▶ **PAGE TEXT**:
# One by one each year flew by



## 1st Generation

Hello,  I need the following translated to Polish.  I speak Polish but can't not write it well and need to write this in an anniversary card.

One by one each year flew by,
since you both said “I do”…
Thirty years of memories,
shared by the two of you.
From big events and holidays
to simple daily pleasures,
Some tearful times along life’s way,
some joys that can’t be measured…
One by one each year now gone,
but still they’re yours forever…
Each and every memory,
of Thirty years together!
Sto Lat!

Thanks


----------



## BezierCurve

Welcome  This is not a word-for-word translation, but it's close in meaning and I guess it sounds ok.

Rok po roku mijał czas,
od kiedy powiedzieliście sobie "Tak!"
Trzydzieści lat wspomnień,
dzielonych przez Was oboje.
Od wielkich wydarzeń i uroczystości
po zwykłe codzienne przyjemności,
nieco smutnych dni po drodze,
nieco radości nie dającej się zmierzyć...
Rok po roku - kolejno mijały,
ale nadal należą do Was - na zawsze...
Każde jedno wspomnienie
Trzydziestu wspólnych lat!
Sto lat!

▶ **WORK TO COMPLETE**:
a) Please translate this sentence from the anniversary poem thread into Spanish: "This is not a word-for-word translation, but it's close in meaning and I guess it sounds ok."
b) Resume the anniversary poem thread from its last line.

▶ **RECORDED INFORMATION**:
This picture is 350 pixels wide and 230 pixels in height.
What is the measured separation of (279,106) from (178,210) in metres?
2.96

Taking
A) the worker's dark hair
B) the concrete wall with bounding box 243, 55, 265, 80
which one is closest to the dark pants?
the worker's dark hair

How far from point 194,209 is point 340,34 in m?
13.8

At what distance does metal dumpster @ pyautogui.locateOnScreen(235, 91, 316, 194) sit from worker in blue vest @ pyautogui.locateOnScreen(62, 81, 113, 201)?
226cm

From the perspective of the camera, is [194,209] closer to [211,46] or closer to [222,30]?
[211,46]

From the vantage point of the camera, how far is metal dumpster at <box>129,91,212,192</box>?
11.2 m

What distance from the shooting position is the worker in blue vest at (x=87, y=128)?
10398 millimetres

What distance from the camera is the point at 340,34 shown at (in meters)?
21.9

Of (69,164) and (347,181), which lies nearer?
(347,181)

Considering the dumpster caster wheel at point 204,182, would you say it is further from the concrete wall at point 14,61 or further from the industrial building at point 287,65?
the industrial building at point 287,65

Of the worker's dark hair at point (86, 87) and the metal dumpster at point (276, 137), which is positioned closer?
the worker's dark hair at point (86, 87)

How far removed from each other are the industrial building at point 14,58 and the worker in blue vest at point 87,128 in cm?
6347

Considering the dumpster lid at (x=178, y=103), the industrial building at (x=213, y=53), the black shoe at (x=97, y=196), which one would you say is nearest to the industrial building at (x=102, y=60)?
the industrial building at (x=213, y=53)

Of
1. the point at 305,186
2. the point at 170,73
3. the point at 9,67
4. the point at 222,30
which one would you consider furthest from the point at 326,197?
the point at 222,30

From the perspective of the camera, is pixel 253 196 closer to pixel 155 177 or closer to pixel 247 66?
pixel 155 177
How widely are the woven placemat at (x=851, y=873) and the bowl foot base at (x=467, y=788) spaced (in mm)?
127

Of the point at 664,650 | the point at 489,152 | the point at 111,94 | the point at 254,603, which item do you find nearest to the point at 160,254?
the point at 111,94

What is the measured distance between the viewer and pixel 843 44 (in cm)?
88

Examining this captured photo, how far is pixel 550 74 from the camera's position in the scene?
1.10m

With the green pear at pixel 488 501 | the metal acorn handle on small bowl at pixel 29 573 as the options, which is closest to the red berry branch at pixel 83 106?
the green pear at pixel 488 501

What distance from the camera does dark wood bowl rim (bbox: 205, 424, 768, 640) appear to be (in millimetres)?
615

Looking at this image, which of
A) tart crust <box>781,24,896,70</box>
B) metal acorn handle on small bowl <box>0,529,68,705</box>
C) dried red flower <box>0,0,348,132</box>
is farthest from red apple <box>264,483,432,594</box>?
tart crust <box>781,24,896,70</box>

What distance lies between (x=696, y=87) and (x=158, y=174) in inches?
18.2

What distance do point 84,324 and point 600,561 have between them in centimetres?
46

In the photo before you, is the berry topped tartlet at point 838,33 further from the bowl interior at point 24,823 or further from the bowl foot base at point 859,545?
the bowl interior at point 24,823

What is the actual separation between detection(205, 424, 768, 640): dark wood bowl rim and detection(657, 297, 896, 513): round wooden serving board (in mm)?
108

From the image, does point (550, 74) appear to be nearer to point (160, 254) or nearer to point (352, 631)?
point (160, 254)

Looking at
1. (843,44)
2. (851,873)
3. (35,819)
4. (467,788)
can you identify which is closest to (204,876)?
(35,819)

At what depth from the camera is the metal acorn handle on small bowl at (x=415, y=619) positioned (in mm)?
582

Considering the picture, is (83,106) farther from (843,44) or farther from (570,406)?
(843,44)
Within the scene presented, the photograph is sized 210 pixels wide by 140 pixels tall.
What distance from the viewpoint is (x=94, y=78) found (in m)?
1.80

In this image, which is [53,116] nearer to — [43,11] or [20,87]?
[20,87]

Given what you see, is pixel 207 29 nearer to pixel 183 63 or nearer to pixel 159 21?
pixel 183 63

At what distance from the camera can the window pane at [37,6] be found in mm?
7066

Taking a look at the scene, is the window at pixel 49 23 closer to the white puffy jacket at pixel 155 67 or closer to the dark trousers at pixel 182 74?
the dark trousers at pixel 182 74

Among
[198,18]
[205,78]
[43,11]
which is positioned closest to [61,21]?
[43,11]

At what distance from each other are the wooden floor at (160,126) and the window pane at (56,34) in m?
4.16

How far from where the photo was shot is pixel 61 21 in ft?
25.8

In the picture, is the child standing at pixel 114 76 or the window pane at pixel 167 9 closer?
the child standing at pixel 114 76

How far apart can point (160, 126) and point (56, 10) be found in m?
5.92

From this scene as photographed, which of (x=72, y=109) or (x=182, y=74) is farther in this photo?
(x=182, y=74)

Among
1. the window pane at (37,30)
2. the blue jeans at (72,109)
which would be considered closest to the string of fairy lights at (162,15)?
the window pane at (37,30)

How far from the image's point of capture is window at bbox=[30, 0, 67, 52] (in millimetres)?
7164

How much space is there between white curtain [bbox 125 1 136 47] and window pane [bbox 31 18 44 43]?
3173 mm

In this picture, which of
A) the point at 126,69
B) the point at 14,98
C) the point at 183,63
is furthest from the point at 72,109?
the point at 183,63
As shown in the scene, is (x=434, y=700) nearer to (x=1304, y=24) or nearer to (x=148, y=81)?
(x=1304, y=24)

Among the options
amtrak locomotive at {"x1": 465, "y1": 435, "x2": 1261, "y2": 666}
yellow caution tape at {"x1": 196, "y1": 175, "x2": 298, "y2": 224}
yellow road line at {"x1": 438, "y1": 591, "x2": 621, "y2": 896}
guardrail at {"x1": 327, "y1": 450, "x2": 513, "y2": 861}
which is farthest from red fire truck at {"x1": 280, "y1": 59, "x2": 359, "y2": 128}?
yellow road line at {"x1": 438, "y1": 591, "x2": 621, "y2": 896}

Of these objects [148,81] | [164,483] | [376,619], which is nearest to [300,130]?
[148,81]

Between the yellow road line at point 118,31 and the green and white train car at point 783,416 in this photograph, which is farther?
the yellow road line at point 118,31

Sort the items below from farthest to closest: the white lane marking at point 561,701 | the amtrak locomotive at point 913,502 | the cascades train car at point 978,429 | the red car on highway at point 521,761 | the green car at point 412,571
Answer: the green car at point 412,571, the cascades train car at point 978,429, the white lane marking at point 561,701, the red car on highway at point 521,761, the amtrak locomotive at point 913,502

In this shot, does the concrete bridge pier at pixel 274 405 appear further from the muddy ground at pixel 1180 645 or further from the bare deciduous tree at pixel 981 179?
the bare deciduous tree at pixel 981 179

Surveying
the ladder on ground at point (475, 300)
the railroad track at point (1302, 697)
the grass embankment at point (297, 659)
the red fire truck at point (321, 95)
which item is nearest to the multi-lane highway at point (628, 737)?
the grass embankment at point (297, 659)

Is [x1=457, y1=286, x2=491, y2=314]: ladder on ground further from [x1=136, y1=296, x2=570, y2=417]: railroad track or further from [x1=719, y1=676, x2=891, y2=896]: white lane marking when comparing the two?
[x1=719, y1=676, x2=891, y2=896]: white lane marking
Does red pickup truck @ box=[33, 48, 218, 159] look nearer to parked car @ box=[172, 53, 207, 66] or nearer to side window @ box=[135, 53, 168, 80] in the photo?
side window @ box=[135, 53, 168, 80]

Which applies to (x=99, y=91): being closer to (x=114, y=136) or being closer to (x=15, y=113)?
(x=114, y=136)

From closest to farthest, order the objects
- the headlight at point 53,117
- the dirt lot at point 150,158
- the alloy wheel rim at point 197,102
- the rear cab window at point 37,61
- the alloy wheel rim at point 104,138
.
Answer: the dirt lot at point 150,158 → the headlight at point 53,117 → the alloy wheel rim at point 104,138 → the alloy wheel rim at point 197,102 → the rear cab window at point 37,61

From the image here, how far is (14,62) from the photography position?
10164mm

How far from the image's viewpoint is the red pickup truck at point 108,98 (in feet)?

▶ **ANSWERS BY TASK**:
a) Esta no es una traducción palabra por palabra, pero tiene un significado cercano y supongo que suena bien.

b)
----------



## stolej

Jest ładny wiersz. Jestem Holendrem z krewnych polskich, chciałbym dobrze uczyć się języka polskiego.


----------



## 1st Generation

Dziekie dziekie dziekie!!


----------



## Thomas1

Bezier, I discenrn some cacophony between _rok _and _mijały_. Though it may be my personal impression. If you allow... I'd suggest changing:





BezierCurve said:


> [...]
> Rok po roku - kolejno mijały,
> ale nadal należą do Was - na zawsze..
> [...]


into:
Lata kolejno mijały,
ale nadal należą do Was - na zawsze...


Tom


----------



## BezierCurve

> I discenrn some cacophony between _rok _and _mijały_.


 
Agree, yours sounds better.


----------



## e7ka

I'd suggest changing too, but into "Tamte lata już minęły"
I think this version is better in spite of time used in that sentence.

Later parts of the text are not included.